= Beginning of Section =

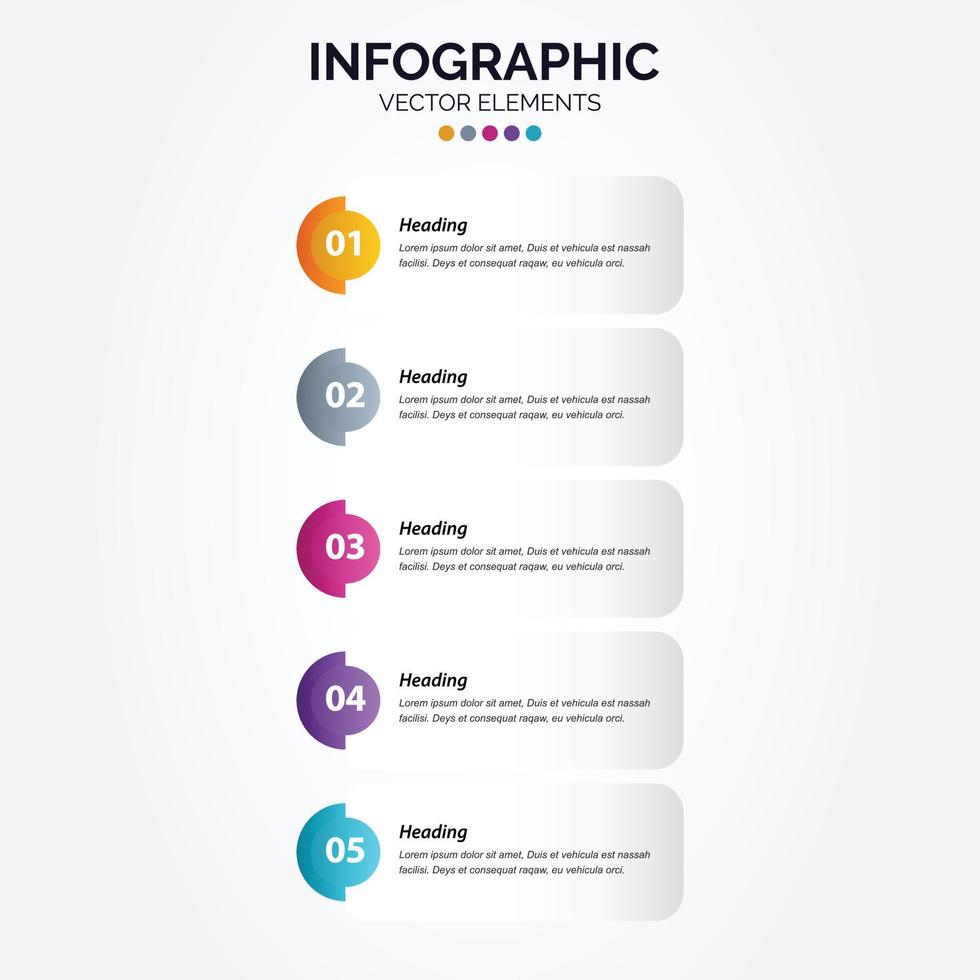 INFOGRAPHIC
VECTOR ELEMENTS

01
Heading
Lorem ipsum dolor sit amet, Duis et vehicula est nassah facilisi. Deys et consequat raqaw, eu vehicula orci.

02
Heading
Lorem ipsum dolor sit amet, Duis et vehicula est nassah facilisi. Deys et consequat raqaw, eu vehicula orci.

03
Heading
Lorem ipsum dolor sit amet, Duis et vehicula est nassah facilisi. Deys et consequat raqaw, eu vehicula orci.

04
Heading
Lorem ipsum dolor sit amet, Duis et vehicula est nassah facilisi. Deys et consequat raqaw, eu vehicula orci.

05
Heading
Lorem ipsum dolor sit amet, Duis et vehicula est nassah facilisi. Deys et consequat raqaw, eu vehicula orci.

= End of Section =

INSTRUCTIONS TO FOLLOW: Please retype the material in full, exactly as it reads, apart from the images.

RESPONSE TO THE TASK:
 INFOGRAPHIC
VECTOR ELEMENTS

01
Heading
Lorem ipsum dolor sit amet, Duis et vehicula est nassah facilisi. Deys et consequat raqaw, eu vehicula orci.

02
Heading
Lorem ipsum dolor sit amet, Duis et vehicula est nassah facilisi. Deys et consequat raqaw, eu vehicula orci.

03
Heading
Lorem ipsum dolor sit amet, Duis et vehicula est nassah facilisi. Deys et consequat raqaw, eu vehicula orci.

04
Heading
Lorem ipsum dolor sit amet, Duis et vehicula est nassah facilisi. Deys et consequat raqaw, eu vehicula orci.

05
Heading
Lorem ipsum dolor sit amet, Duis et vehicula est nassah facilisi. Deys et consequat raqaw, eu vehicula orci.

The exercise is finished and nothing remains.